**Document section**:
Skip to contents

This function opens a dataset from a variety of sources, including Parquet, CSV, etc, using either local file system paths, URLs, or S3 bucket URI notation.

Usage

open_dataset(
  sources,
  schema = NULL,
  hive_style = TRUE,
  unify_schemas = FALSE,
  format = c("parquet", "csv", "tsv", "sf"),
  conn = cached_connection(),
  tblname = tbl_name(sources),
  mode = "VIEW",
  filename = FALSE,
  recursive = TRUE,
  ...
)

Arguments

sources

A character vector of paths to the dataset files.

schema

The schema for the dataset. If NULL, the schema will be inferred from the dataset files.

hive_style

A logical value indicating whether to the dataset uses Hive-style partitioning.

unify_schemas

A logical value indicating whether to unify the schemas of the dataset files (union_by_name). If TRUE, will execute a UNION by column name across all files (NOTE: this can add considerably to the initial execution time)

format

The format of the dataset files. One of "parquet", "csv", "tsv", or "sf" (spatial vector files supported by the sf package / GDAL). if no argument is provided, the function will try to guess the type based on minimal heuristics.

conn

A connection to a database.

tblname

The name of the table to create in the database.

**Requirement 1**:
In the open_dataset documentation, why can setting unify_schemas to TRUE slow down the initial execution?
**Requirement 2**:
According to the open_dataset documentation, what is the default value of the mode argument?
**Requirement 3**:
Translate this sentence from the open_dataset documentation into French: "If NULL, the schema will be inferred from the dataset files."
None of the items are needed here.

**Excerpted data**:
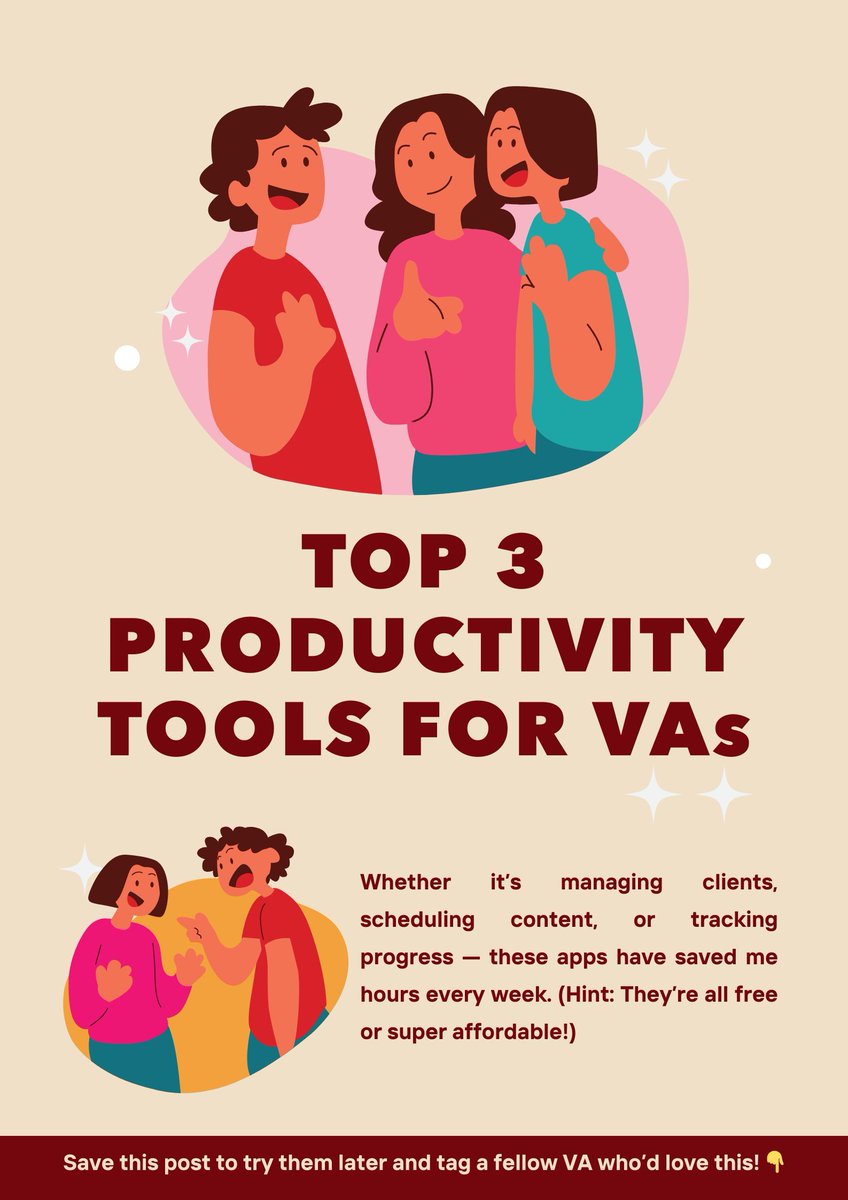 TOP 3 PRODUCTIVITY TOOLS FOR VAs

Whether it's managing clients, scheduling content, or tracking progress — these apps have saved me hours every week. (Hint: They're all free or super affordable!)

Save this post to try them later and tag a fellow VA who'd love this! 👇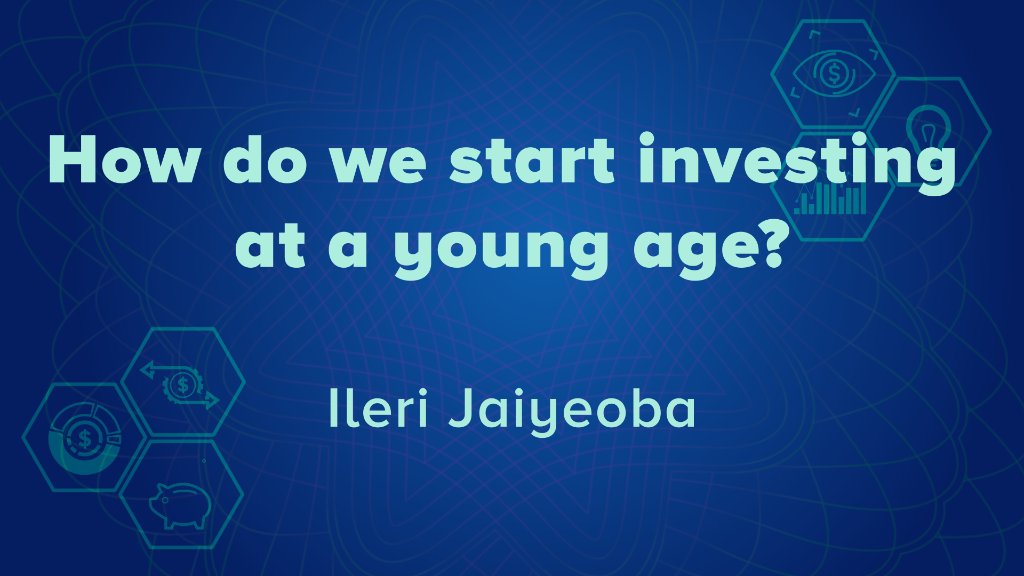 How do we start investing at a young age?

Ileri Jaiyeoba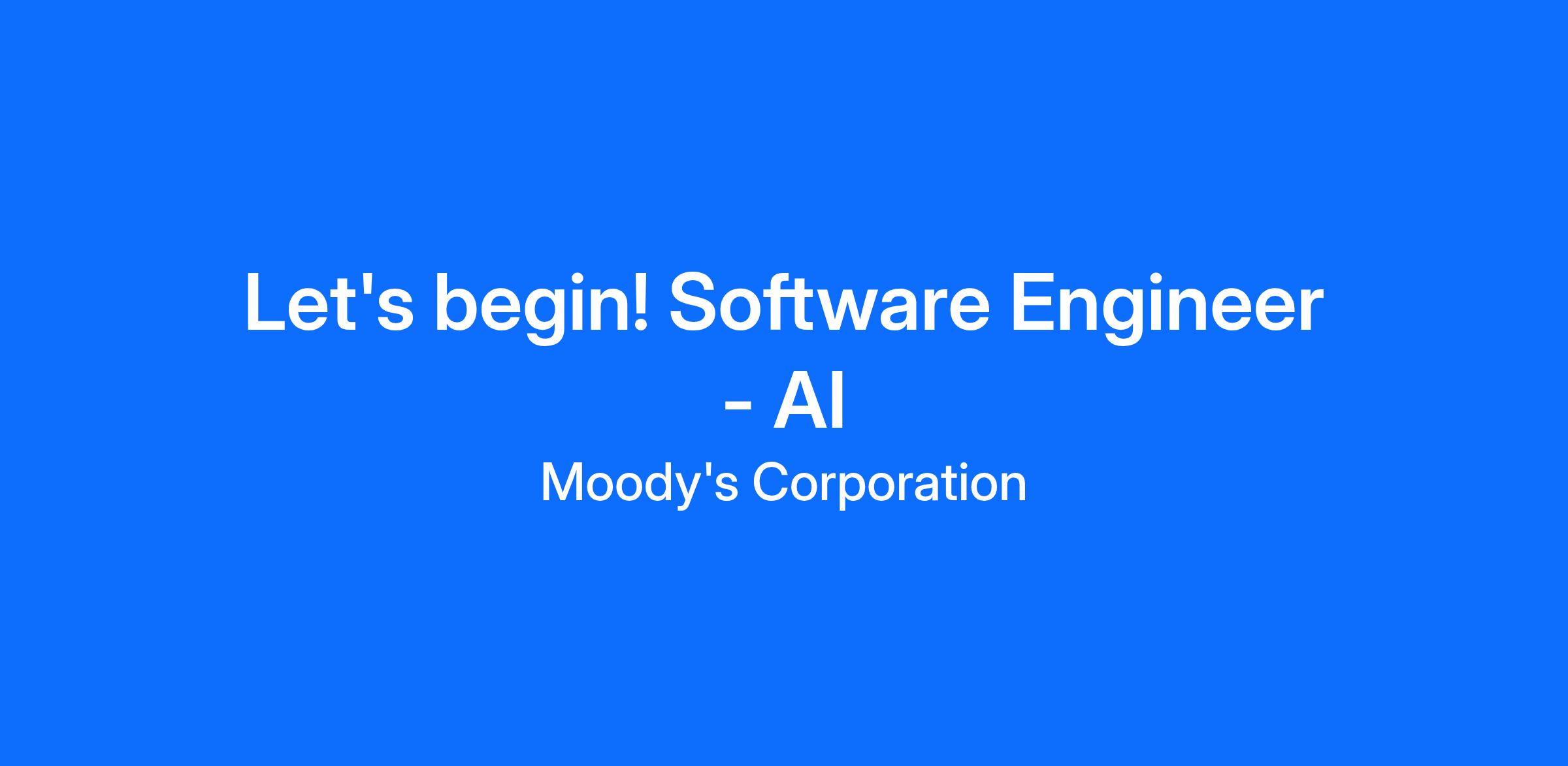 Let's begin! Software Engineer - AI

Moody's Corporation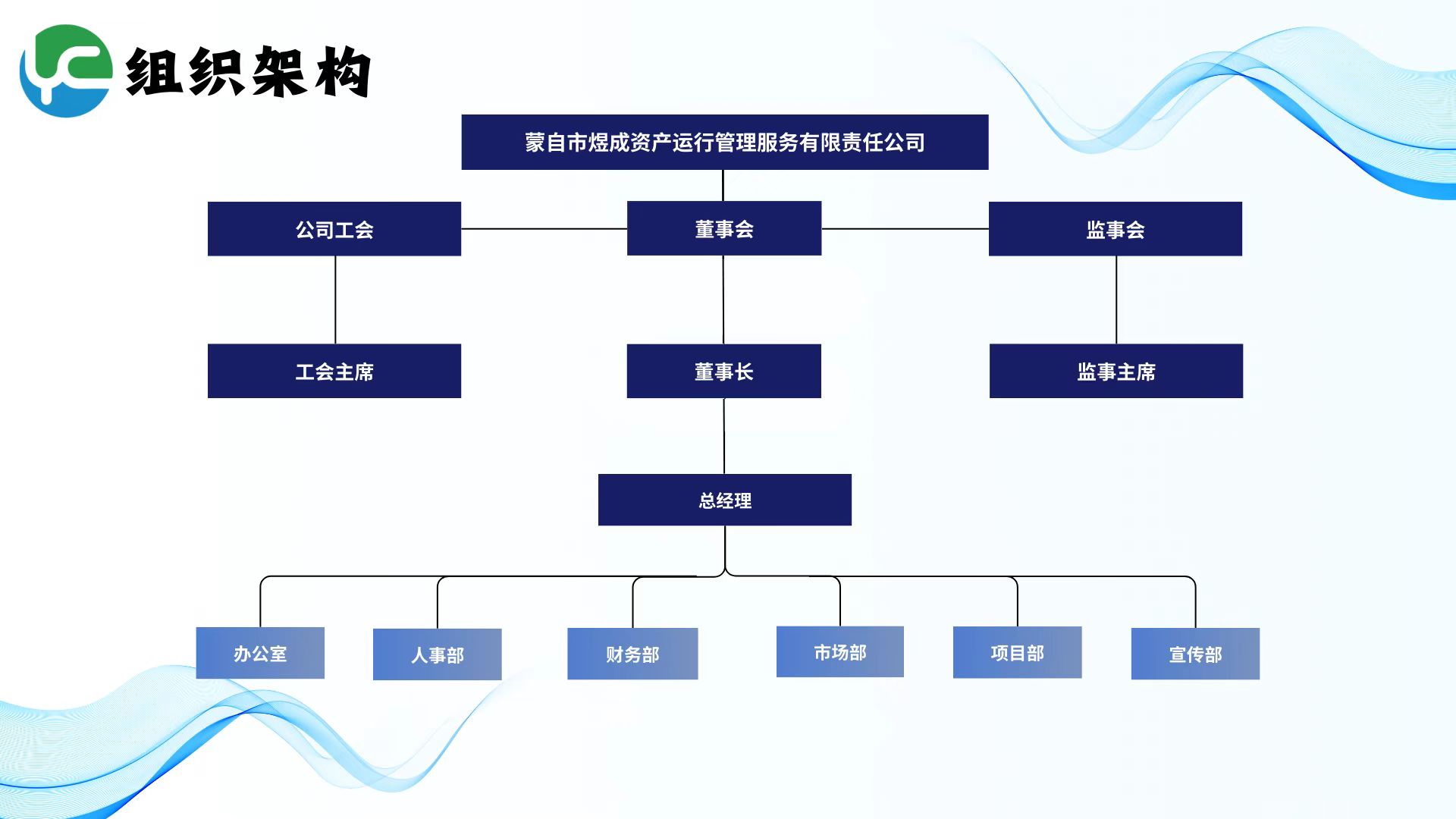 组织架构

蒙自市煜成资产运行管理服务有限责任公司

公司工会

董事会

监事会

工会主席

董事长

监事主席

总经理

办公室

人事部

财务部

市场部

项目部

宣传部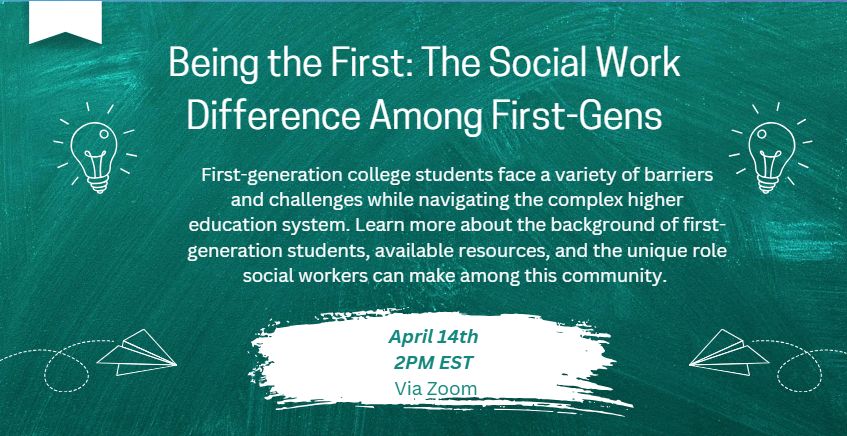 Being the First: The Social Work Difference Among First-Gens

First-generation college students face a variety of barriers and challenges while navigating the complex higher education system. Learn more about the background of first-generation students, available resources, and the unique role social workers can make among this community.

April 14th
2PM EST
Via Zoom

**Answer box 1**:
Setting unify_schemas to TRUE makes the function execute a UNION by column name across all of the dataset files. That extra step can add considerably to the initial execution time.

**Answer box 2**:
"VIEW"

**Answer box 3**:
Si NULL, le schéma sera déduit des fichiers du jeu de données.